Fury (Rosewood High #6) by Tracy Lorraine



Mom cuts me a seething look as she pulls to a stop at an intersection.

“I’m sorry, okay.” It’s so cold in here with a broken heater that my breath comes out in white clouds as I talk.

One of her brows lift. Disappointment comes off her in waves and I hate it. She’s the only one whose opinion I care about. The only one I try to do better for. Hell knows she deserves it after all the shit I’ve put her through.

I promised her things would be different after I got back from Rosewood after Halloween, and I truly believed it would, but then she happened.

Things changed the night of that party. I took things that weren’t meant for me, and I’ve been living with the consequences—the memories—ever since.

I never should have touched her, let alone allow myself to go as far as I did.
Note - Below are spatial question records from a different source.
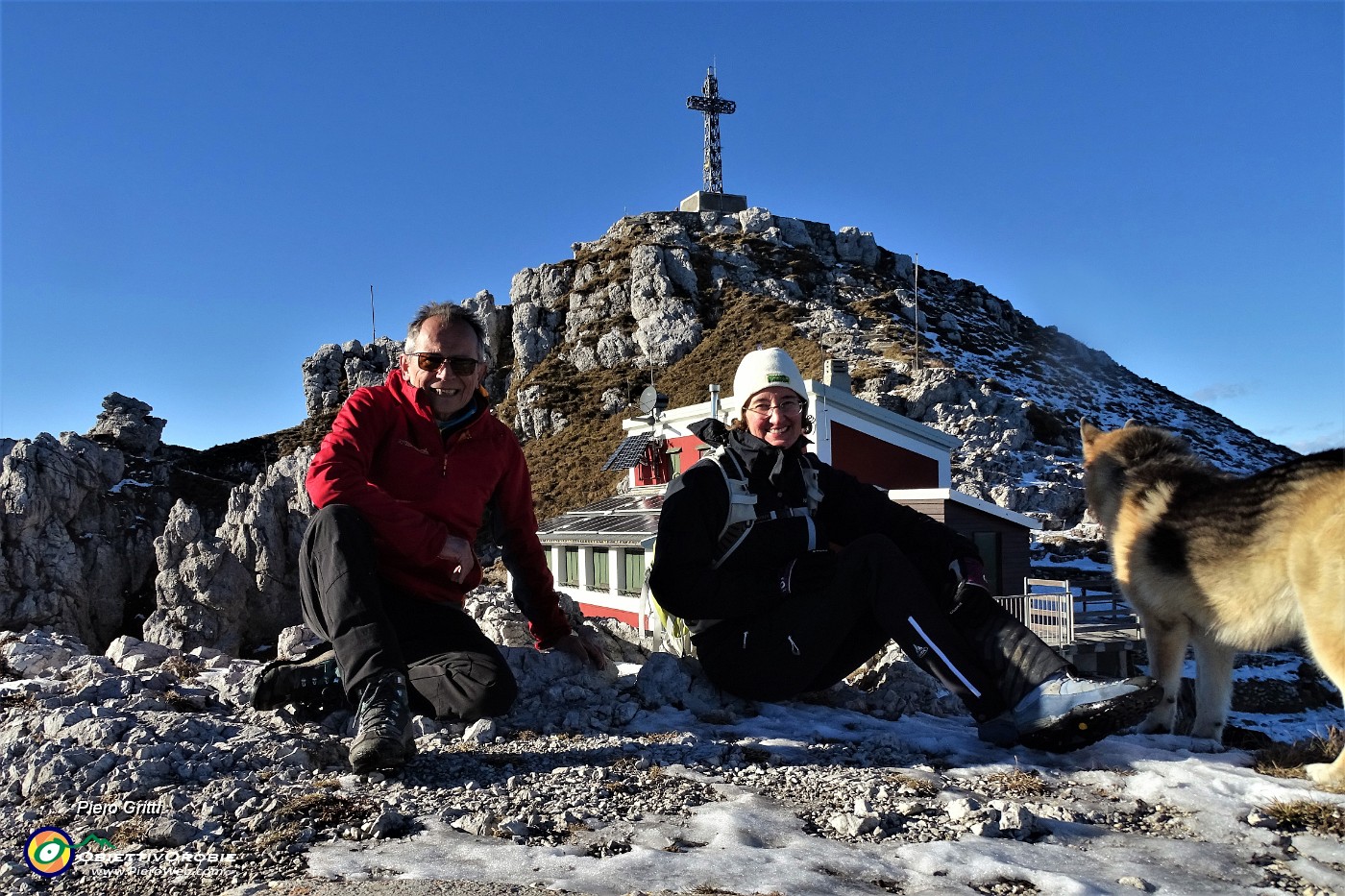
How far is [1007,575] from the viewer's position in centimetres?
2259

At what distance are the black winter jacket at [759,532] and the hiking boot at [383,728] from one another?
1.36m

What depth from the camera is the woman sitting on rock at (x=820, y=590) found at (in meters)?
3.37

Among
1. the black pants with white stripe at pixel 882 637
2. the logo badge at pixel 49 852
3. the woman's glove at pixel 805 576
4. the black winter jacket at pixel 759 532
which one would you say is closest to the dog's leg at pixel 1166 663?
the black pants with white stripe at pixel 882 637

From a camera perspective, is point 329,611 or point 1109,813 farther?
point 329,611

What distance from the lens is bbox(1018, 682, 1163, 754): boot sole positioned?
3109mm

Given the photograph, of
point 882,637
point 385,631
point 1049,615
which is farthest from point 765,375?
point 1049,615

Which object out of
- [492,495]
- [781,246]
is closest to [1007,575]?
[492,495]

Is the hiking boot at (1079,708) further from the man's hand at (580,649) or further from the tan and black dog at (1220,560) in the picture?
the man's hand at (580,649)

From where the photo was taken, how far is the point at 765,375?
169 inches

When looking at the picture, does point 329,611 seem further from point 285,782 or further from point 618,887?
point 618,887

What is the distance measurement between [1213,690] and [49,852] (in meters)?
5.04

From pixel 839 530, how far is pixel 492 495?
197 cm

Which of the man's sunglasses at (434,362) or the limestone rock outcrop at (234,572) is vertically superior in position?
the man's sunglasses at (434,362)

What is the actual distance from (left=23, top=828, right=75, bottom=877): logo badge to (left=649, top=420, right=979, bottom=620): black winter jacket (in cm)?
246
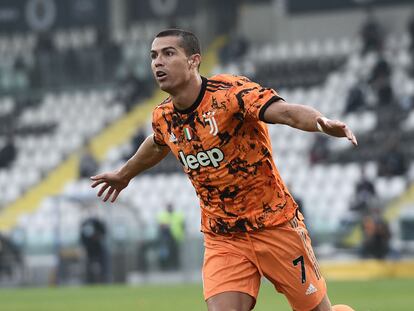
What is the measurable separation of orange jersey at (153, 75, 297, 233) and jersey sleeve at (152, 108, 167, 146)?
0.02 meters

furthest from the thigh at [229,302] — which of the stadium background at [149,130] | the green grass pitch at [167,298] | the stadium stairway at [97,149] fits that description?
the stadium stairway at [97,149]

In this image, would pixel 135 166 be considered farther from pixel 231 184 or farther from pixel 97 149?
pixel 97 149

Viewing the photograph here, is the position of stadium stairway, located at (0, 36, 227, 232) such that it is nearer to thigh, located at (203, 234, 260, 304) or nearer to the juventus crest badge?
thigh, located at (203, 234, 260, 304)

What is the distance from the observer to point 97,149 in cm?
3544

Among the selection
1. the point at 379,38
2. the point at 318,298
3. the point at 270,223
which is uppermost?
the point at 379,38

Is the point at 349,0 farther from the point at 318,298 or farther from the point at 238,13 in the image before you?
the point at 318,298

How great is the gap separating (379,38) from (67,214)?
10.3 metres

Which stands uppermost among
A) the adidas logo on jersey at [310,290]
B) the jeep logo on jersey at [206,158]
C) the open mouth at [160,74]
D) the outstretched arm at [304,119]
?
the open mouth at [160,74]

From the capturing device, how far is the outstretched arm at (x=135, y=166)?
9.38 metres

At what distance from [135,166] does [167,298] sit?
9.98m

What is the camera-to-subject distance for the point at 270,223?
8719 millimetres

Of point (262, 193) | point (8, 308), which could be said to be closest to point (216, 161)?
point (262, 193)

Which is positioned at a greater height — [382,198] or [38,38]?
[38,38]

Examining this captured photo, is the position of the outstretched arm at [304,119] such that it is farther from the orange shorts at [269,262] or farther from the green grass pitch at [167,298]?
the green grass pitch at [167,298]
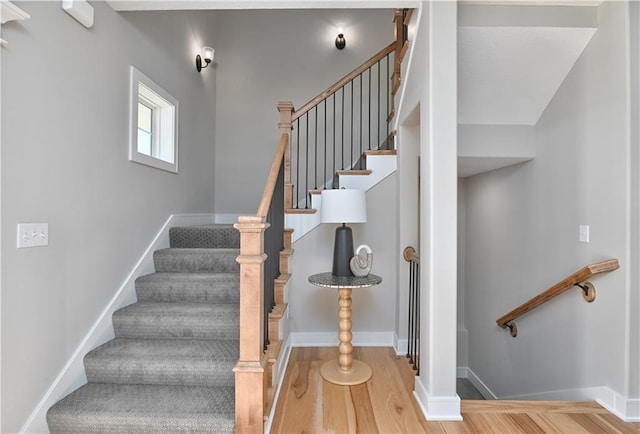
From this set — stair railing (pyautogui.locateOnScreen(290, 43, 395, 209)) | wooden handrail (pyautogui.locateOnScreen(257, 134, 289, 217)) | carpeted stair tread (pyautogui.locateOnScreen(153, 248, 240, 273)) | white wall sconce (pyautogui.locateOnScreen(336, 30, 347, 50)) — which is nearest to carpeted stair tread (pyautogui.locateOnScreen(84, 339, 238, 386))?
carpeted stair tread (pyautogui.locateOnScreen(153, 248, 240, 273))

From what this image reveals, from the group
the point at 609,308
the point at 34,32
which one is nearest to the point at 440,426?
the point at 609,308

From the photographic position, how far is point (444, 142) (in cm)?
188

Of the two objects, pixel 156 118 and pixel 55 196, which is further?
pixel 156 118

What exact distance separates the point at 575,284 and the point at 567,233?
41cm

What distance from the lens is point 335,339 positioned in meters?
2.95

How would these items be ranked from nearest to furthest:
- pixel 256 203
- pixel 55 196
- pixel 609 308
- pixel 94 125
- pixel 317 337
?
1. pixel 55 196
2. pixel 609 308
3. pixel 94 125
4. pixel 317 337
5. pixel 256 203

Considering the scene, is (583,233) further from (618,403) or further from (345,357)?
(345,357)

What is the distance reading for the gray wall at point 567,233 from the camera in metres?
1.85

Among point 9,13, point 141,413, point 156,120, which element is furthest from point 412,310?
point 9,13

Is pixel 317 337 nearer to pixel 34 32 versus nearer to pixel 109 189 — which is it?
pixel 109 189

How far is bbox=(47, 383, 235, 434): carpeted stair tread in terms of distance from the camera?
1.62 metres

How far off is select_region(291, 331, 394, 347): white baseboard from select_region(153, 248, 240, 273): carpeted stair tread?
0.94m

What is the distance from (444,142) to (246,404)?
1.81 m

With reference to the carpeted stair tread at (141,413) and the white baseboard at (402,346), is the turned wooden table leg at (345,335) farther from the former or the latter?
the carpeted stair tread at (141,413)
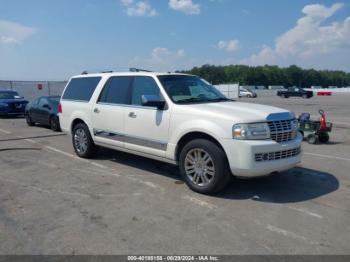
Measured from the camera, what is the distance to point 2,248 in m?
3.68

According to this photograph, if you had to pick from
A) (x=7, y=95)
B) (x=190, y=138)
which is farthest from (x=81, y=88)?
(x=7, y=95)

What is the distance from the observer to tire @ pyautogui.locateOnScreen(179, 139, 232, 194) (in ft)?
16.8

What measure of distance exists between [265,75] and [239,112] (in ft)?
467

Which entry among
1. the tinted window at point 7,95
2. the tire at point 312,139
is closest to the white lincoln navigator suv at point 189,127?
the tire at point 312,139

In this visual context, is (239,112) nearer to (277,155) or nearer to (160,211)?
(277,155)

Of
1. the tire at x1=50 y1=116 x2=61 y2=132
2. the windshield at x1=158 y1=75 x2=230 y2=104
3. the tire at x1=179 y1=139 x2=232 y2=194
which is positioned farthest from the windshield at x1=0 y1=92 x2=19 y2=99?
the tire at x1=179 y1=139 x2=232 y2=194

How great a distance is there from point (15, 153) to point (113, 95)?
350 cm

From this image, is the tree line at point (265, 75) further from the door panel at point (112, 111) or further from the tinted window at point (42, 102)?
the door panel at point (112, 111)

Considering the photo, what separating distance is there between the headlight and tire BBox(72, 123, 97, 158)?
3.86 meters

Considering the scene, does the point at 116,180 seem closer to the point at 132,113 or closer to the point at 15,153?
the point at 132,113

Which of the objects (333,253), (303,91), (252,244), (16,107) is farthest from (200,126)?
(303,91)

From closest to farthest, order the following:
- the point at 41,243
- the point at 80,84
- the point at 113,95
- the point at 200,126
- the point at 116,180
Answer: the point at 41,243
the point at 200,126
the point at 116,180
the point at 113,95
the point at 80,84

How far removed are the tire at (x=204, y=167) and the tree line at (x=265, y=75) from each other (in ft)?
398

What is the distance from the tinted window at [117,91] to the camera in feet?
22.1
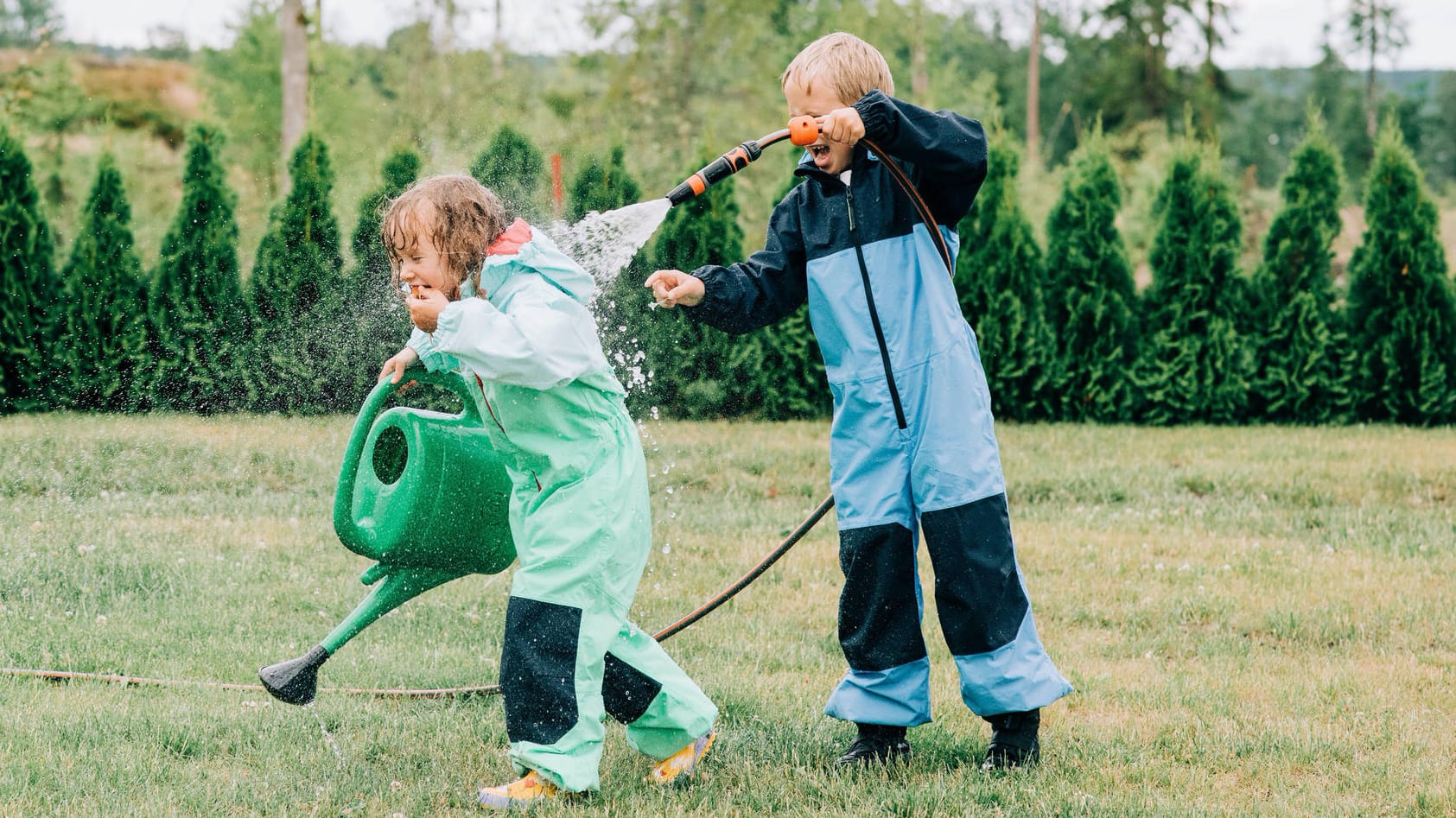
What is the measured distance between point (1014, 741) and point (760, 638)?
1.21m

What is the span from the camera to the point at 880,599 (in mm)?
2658

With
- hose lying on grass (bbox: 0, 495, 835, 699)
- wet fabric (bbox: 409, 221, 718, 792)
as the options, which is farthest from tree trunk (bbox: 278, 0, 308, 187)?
wet fabric (bbox: 409, 221, 718, 792)

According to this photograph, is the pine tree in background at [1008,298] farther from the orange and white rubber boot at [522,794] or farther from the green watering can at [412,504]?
the orange and white rubber boot at [522,794]

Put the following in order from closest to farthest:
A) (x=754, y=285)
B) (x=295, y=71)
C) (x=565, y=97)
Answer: (x=754, y=285)
(x=295, y=71)
(x=565, y=97)

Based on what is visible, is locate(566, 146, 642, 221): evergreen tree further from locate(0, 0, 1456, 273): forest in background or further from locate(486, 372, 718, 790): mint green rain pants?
locate(486, 372, 718, 790): mint green rain pants

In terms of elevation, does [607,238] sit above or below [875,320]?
above

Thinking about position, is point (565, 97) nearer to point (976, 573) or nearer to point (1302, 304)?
point (1302, 304)

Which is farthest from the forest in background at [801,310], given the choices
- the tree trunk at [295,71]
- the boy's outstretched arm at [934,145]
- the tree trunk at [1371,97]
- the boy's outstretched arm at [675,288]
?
the tree trunk at [1371,97]

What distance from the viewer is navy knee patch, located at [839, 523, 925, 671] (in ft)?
8.60

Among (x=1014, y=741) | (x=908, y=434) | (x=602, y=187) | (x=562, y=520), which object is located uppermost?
(x=602, y=187)

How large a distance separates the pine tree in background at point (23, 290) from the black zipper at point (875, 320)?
6.65m

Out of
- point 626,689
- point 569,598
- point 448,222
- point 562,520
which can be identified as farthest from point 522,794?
point 448,222

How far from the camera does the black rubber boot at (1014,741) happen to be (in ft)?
8.77

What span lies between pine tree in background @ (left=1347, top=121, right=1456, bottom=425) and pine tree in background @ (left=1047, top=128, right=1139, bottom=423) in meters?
1.42
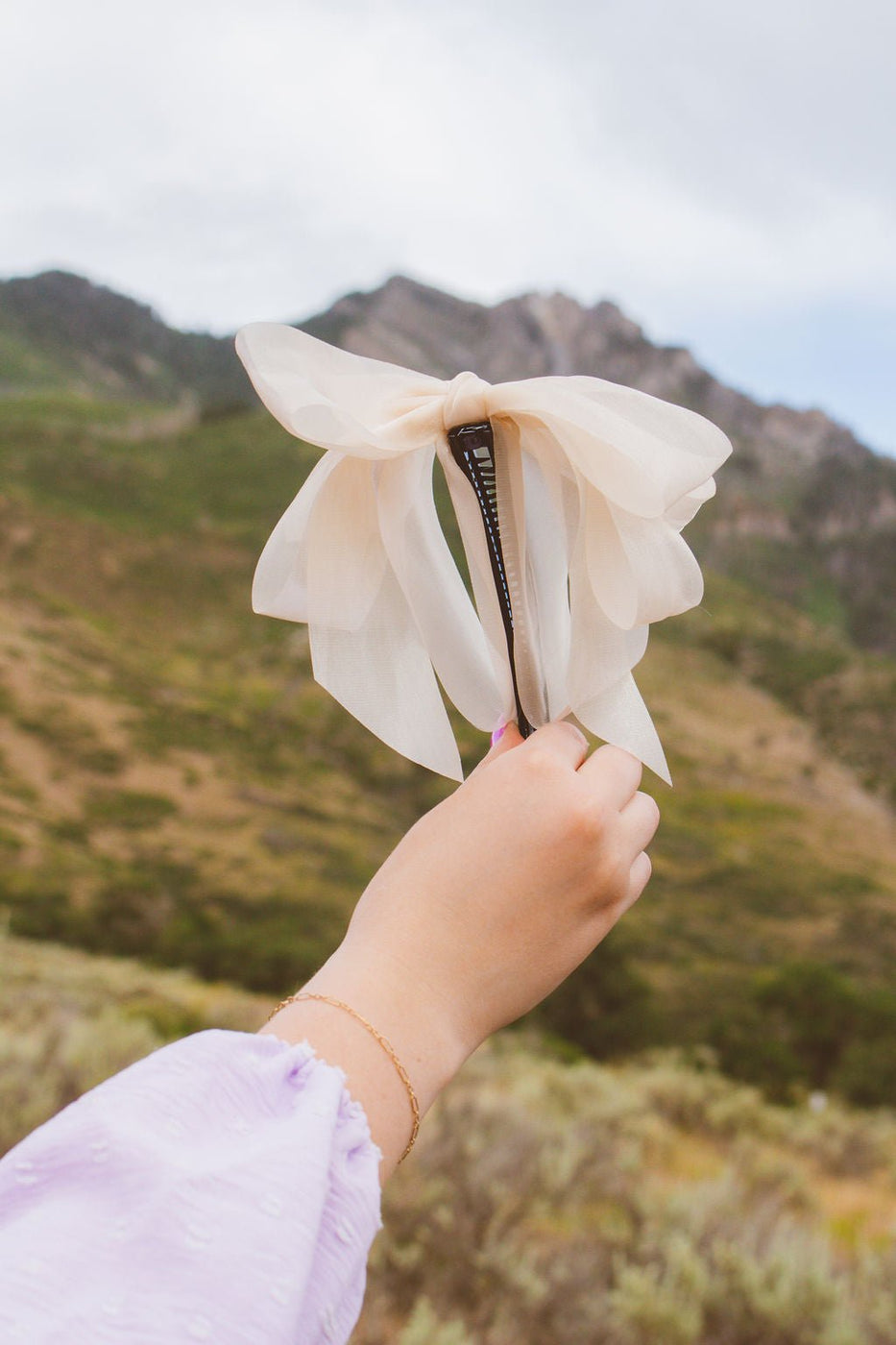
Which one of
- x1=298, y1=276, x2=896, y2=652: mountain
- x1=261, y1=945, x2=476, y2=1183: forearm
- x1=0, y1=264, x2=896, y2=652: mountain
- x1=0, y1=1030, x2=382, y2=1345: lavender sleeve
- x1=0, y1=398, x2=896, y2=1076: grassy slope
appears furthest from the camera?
x1=0, y1=264, x2=896, y2=652: mountain

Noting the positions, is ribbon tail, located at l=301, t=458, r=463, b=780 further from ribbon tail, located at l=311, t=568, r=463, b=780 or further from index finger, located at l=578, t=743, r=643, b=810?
index finger, located at l=578, t=743, r=643, b=810

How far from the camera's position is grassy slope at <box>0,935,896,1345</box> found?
282 centimetres

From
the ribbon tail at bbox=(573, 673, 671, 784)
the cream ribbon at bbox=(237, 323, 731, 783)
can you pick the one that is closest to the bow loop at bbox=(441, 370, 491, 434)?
the cream ribbon at bbox=(237, 323, 731, 783)

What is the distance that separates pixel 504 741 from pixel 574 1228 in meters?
2.84

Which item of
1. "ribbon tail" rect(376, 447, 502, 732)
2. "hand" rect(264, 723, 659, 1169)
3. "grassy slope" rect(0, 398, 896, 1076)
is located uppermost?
"ribbon tail" rect(376, 447, 502, 732)

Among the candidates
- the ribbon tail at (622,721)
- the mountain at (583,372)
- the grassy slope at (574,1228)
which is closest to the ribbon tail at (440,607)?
the ribbon tail at (622,721)

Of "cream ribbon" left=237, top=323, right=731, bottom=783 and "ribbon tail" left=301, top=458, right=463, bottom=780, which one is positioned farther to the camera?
"ribbon tail" left=301, top=458, right=463, bottom=780

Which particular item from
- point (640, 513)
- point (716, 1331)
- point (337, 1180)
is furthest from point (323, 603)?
point (716, 1331)

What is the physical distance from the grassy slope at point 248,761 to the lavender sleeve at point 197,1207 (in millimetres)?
1325

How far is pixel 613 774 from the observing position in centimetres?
115

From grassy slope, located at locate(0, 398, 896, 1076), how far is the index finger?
0.78 m

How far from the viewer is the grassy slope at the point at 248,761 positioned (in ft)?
68.4

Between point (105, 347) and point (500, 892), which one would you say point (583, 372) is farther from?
point (500, 892)

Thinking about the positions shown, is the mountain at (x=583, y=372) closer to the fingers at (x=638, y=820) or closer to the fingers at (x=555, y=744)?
the fingers at (x=555, y=744)
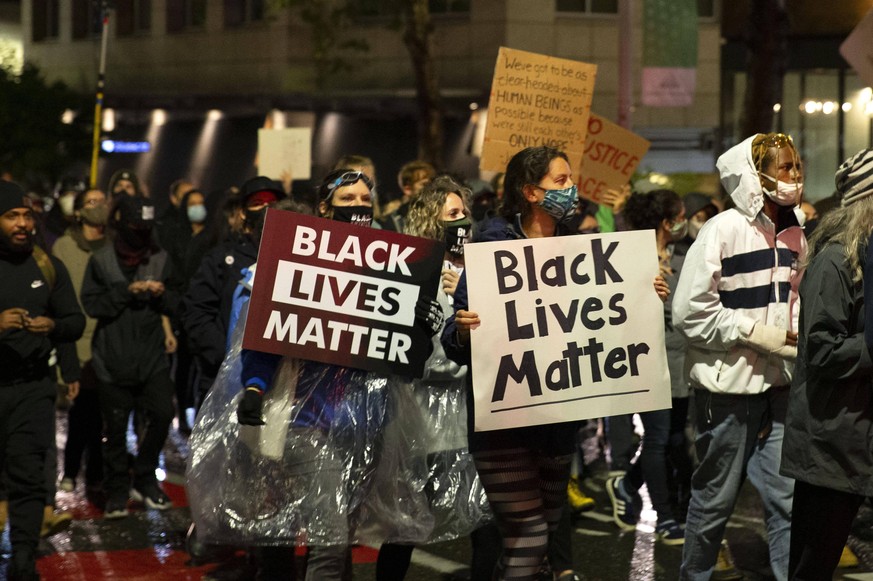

And I really, really shouldn’t have craved more so badly that the only thing I could do was leave.

I knew the second her orgasm rocked through her that we couldn’t be under the same roof, let alone in the bedroom next door to each other. Everything about her was too much of a temptation.

I’d told her I wanted to ruin her for ruining my life, but it turned out there was only one person whose life was turned upside down after visiting my stepsister.

My fingers wrap around the edge of Mom’s passenger seat, my nails digging into the worn leather as she pulls away slowly, the road like a sheet of ice beneath the tires.

“You promised me, Ash. You promised me that things were going to change. Yet here I am picking you up from the station. Things are getting worse, not better, Son.”

I blow out a long breath.

“I know, Mom. But really, they had no reason to arrest me.”

“They said you were dealing.” Her anger is palpable. I’ve done a lot of shit over the years, but this is my first real scrape with the law. And I certainly wasn’t dealing.

“But I wasn’t,” I answer, exasperated from giving the same argument for the past fuck knows how long. “I hadn’t even smoked any today.”

“Today? Ash, you shouldn’t smoke any day. You’re supposed to be an athlete.”

“Hardly,” I scoff. “I played football at school, Mom. I’m hardly an athlete.”

“Well, you could play at college if you actually applied yourself.”

“I’m not going to college. We can’t afford it,” I argue like our financial situation is the only thing stopping me. My awful GPA and the fact I don’t have enough credits to graduate might also have something to do with it.

“I don’t care, Ash. I want you to have everything.”

“And I want us to get out of our shitty apartment and live a decent life.”

“Just stop, Ash. Stop trying to fix everything.”

“What’s wrong with me wanting us to have a better life? One where you don’t have to sleep with a sweatshirt on and turn to a bottle or two every night. And don’t even think about arguing, I know exactly how much you’ve been drinking.”

“It’s not like that.”

“Is it not? You need to let him go, Mom. It’s been years. He’s moved on, married... happy.”

“Enough,” she screams, her face going beet red with anger. “That’s enough. It’s not... shit,” she squeals as the car jolts to the right as she hits a patch of ice. Her arms tense to try to control it, but she can’t. Two seconds later the tires leave the road and we’re falling down the bank off the side of the road.

“Mom,” I cry as the car tumbles.

“Ashton.” The fear in her voice is something I’ll never forget for as long as I live, assuming I get out of this.

I have no idea how long the car continues moving, time seems to grind to a halt before the world goes black.

“Son.” His voice is like knives as it fills the silent room around me.

He is the last person I want to see or talk to right now. I knew he was coming, the nurse told me they’d called him the second I was admitted. I’m still a minor. I need a parent here with me.

I’m sitting on a hospital bed with my thighs tucked up against my chest and my head on my knees in my attempt to process what’s happened in the past few hours.

I feel empty in a way I’ve never experienced before and utterly exhausted. But it’s the least of how I should feel after what I went through.